I am looking at An PostFX™ prepaid MasterCard® which you can pre-load with all your holiday money and withdraw over there. Credit cards could be used for back up.

I think $7K is huge!! We are hoping to get by on about $4,500 for 2 adult 3 (young) children. We have our park tickets and are staying in a villa. Shopping would be extra.

Hope this helps and enjoy the holiday!


----------



## shesells (17 May 2013)

Check the insurance situation with the pre-paid credit card, it will most likely be treated as cash for travel insurance purposes and the cash cover tends to be low.

Similarly if you pre-load a credit card with say 2k, and it's lost/stolen and used. The credit card insurance only covers debt run up on the card, not pre-loaded cash spent.


----------



## orka (28 May 2013)

shesells said:


> Don't bring cash, withdraw from an ATM.


I usually do this but I've started looking at the charges and they are quite high - 3%/3.5% of the amount withdrawn (plus sometimes the ATM operators have their own $2/$3 charge on top - sometimes avoidable by going to a different bank's ATM but sometimes when you are captive inside a theme park there is no option). I know it's safer to withdraw there but on €1,000 cash it could be €30 in charges. I'm going to get some commission-free cash from An Post to at least minimise withdrawal charges in the US.





sunflower3 said:


> I am looking at An PostFX™ prepaid MasterCard® which you can pre-load with all your holiday money and withdraw over there. Credit cards could be used for back up.
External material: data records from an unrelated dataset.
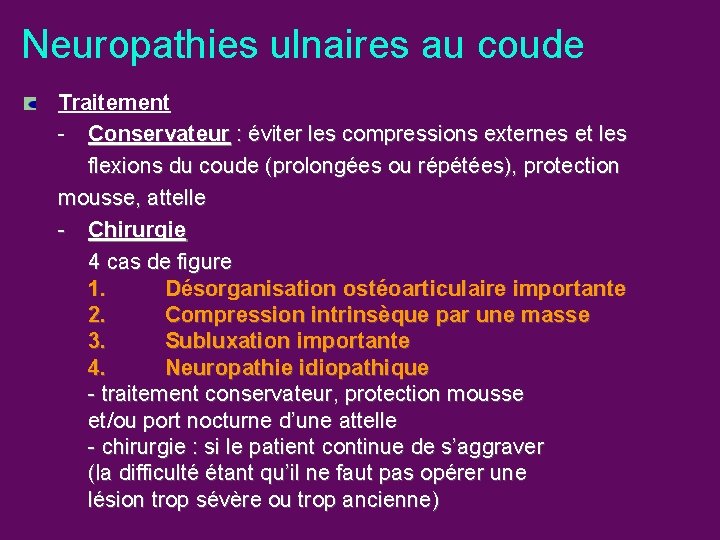 Neuropathies ulnaires au coude

Traitement

- Conservateur : éviter les compressions externes et les flexions du coude (prolongées ou répétées), protection mousse, attelle

- Chirurgie

4 cas de figure

1. Désorganisation ostéoarticulaire importante
2. Compression intrinsèque par une masse
3. Subluxation importante
4. Neuropathie idiopathique

- traitement conservateur, protection mousse et/ou port nocturne d'une attelle
- chirurgie : si le patient continue de s'aggraver (la difficulté étant qu'il ne faut pas opérer une lésion trop sévère ou trop ancienne)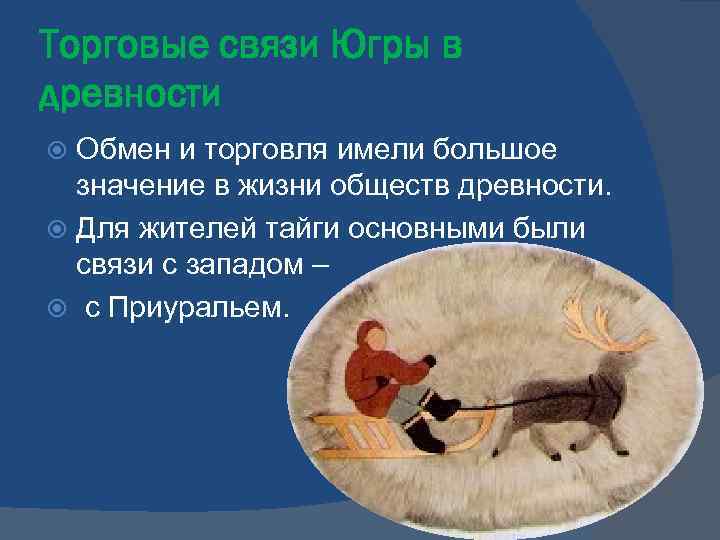 Торговые связи Югры в древности

Обмен и торговля имели большое значение в жизни обществ древности.

Для жителей тайги основными были связи с западом –

с Приуральем.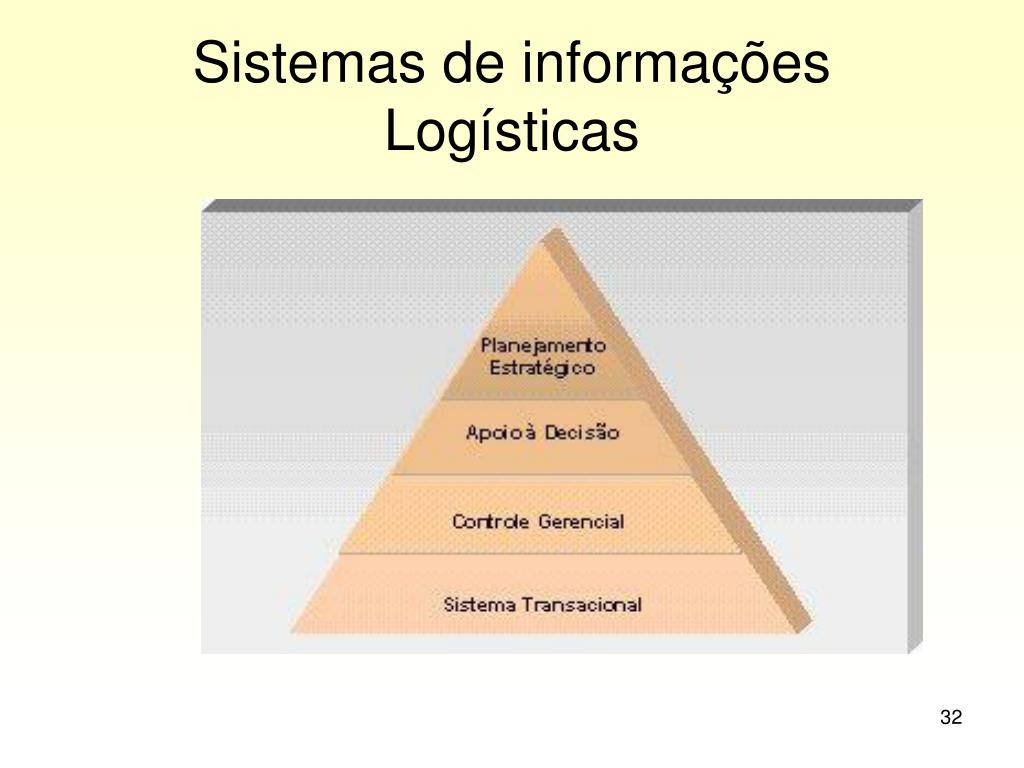 Sistemas de informações Logísticas

Planejamento Estratégico

Apoio à Decisão

Controle Gerencial

Sistema Transacional

32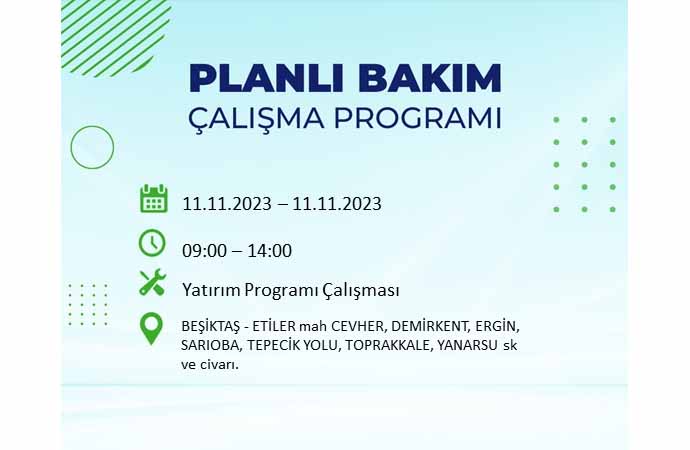 PLANLI BAKIM
ÇALIŞMA PROGRAMI

11.11.2023 – 11.11.2023

09:00 – 14:00

Yatırım Programı Çalışması

BEŞİKTAŞ - ETİLER mah CEVHER, DEMİRKENT, ERGİN, SARIOBA, TEPECİK YOLU, TOPRAKKALE, YANARSU sk ve civarı.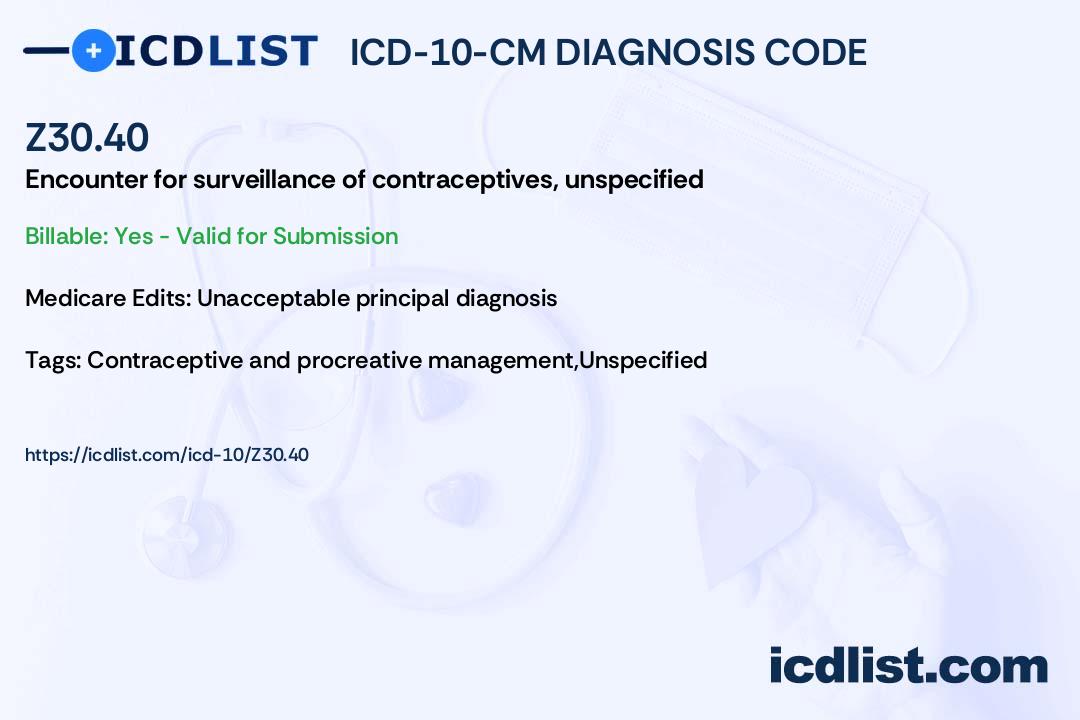 ICDLIST ICD-10-CM DIAGNOSIS CODE

Z30.40

Encounter for surveillance of contraceptives, unspecified

Billable: Yes - Valid for Submission

Medicare Edits: Unacceptable principal diagnosis

Tags: Contraceptive and procreative management,Unspecified

https://icdlist.com/icd-10/Z30.40

icdlist.com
I'm also going to get one of these - but only for purchases, not for ATM withdrawals as there is a charge ($2.50) for each ATM transaction. The card has €2.50 annual govt stamp duty if only used for purchases plus an extra €2.50 annual charge if used even once at an ATM.

So I think overall from a purely value point of view (obviously need to consider security issue), bring some commission-free cash, use An Post's card for purchases (no commission), credit/debit card for other purchases if necessary (1.75%/2% commission) and withdraw at ATM (3% commission) as last option. If anyone has other suggestions to minimise commission, they would be appreciated.

EDIT: Also important to check the exchange rates...  My credit card (Ulster Bank) has a much better rate than An Post (1.29 vs 1.25) which wipes out the commission-free benefit of An Post's offering compared to paying by credit card.  So check your own bank's debit and credit card exchange rates (there is usually a better rate for the credit card as they seem to be set internationally by Visa/Mastercard).


----------